Wednesday, February 11, 2009

Childhood, Redux

Erika and I are reading Judy Blume's Tales of a Fourth Grade Nothing together. And it's pretty amazing, considering it was published over 30 years ago, how well that book has held up. It's still hilarious and poignant and incredibly relevant - despite the introduction of the internet and cell phones and Wii, I guess being nine years old isn't that different now than it was back in 1976.

So I get why the true gems of my childhood (and some from my parents' childhoods, as well) are still popular with kids today - Dr. Seuss and E.B. White, Star Wars and Monopoly. I think that "Why was 6 afraid of 7? Because 7 8 9," is a classic joke, perfect for kids just starting to learn about the creative uses of language, and I agree that, "I'm rubber, you're glue," is so catchy and condescending it will probably be around until the end of time.

But I'll tell you what I just don't get: nanny, nanny, poo, poo.

What is so freakin' special about that meaningless insult that it should survive from generation to generation?

Maybe I should ask Aaron, Gretchen and Ronan. They use it every day - when they jump into the coveted middle carseat, or get an extra segment of clementine, or commandeer one of the 14 doll strollers we own.

Honestly, I don't think they really need a reason.

Maybe nanny, nanny, poo, poo is onomatopoetic on some primitive level, embodying glee and superiority and plain old button pushing more perfectly than a more articulate taunt ever could.

Or maybe, "I'm rubber, you're glue, whatever you say bounces off me and sticks to you, but I have a net that catches all the good words," is a little too much to expect from someone who can't yet handle the intricacies of "Frosty the Noseman."

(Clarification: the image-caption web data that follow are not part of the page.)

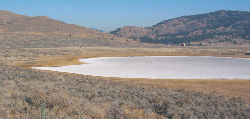 White Lake, west of Okanagan Falls, completely evaporates in summer, leaving behind a dry lake floor of white mineral salts. (R.J.W. Turner, GSC 2006-150)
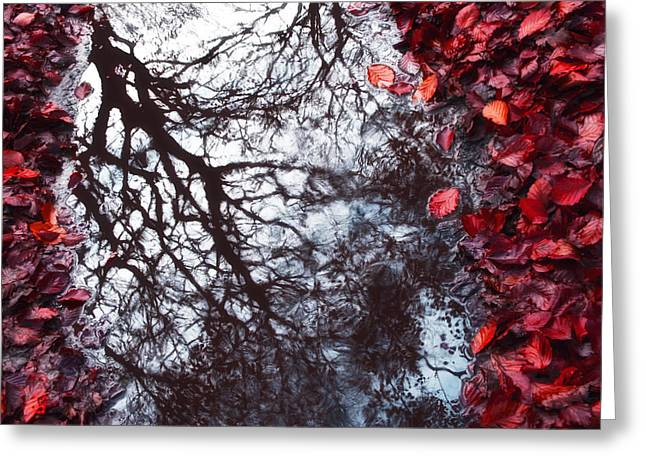 Red Photographs Digital Greeting Cards - Autumn reflections II Greeting Card by Artecco Fine Art Photography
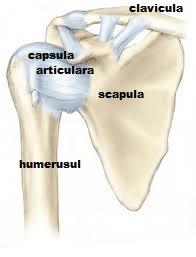 tratamentul capsulei articulare a articulației umărului
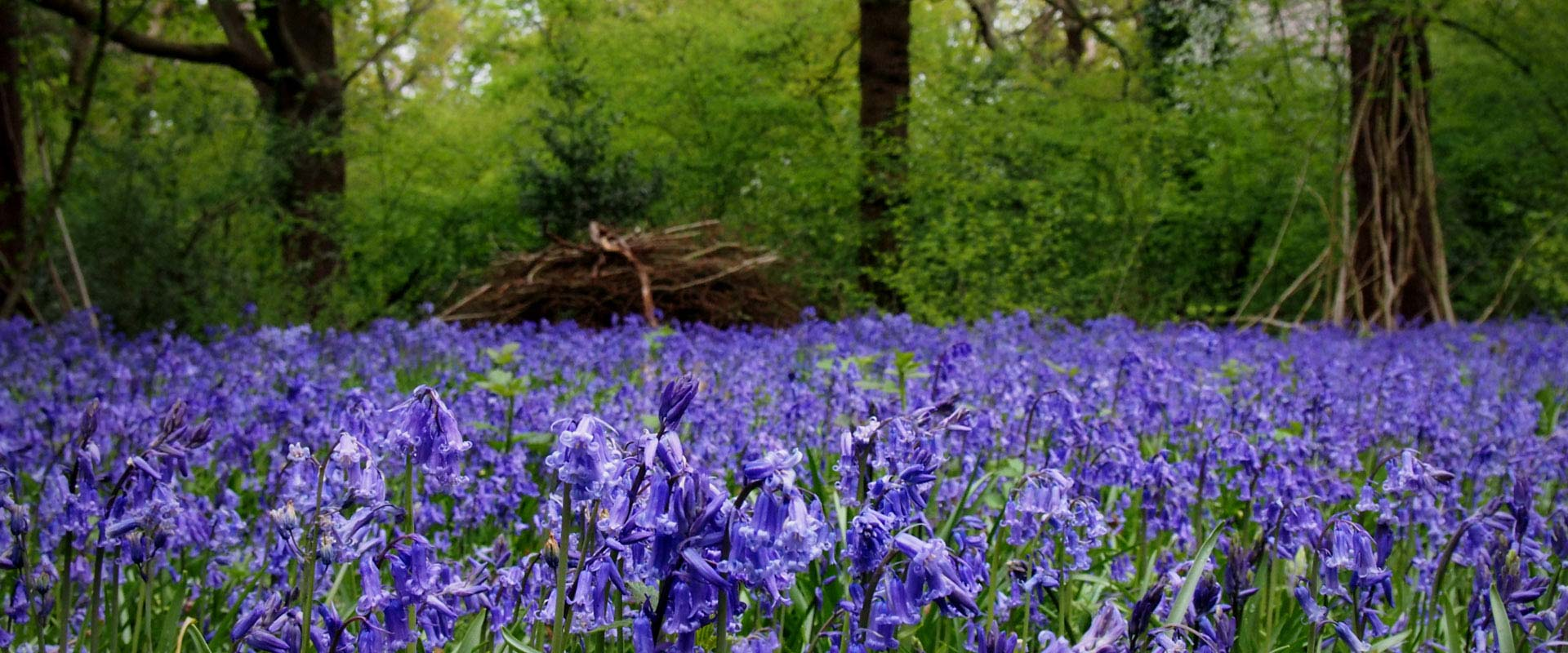 field of bluebells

What I want to know is, given that I've been hearing it my entire life, given its enduring and prominent position in our cultural lexicon, why is nanny, nanny poo poo still so excruciatingly irritating - not just to the kids, but to me?

1 comment:

Lauren said...

One of the more interesting things I remember learning in my Music Theory class (or, just one of the few things I haven't forgotten) is the fact that the minor third interval--the interval you make when you sing, "nyah, nyah, nyahnyah, nyah"--is a taunting sound in just about every culture.

So there very well may be some kind of universal quality to it.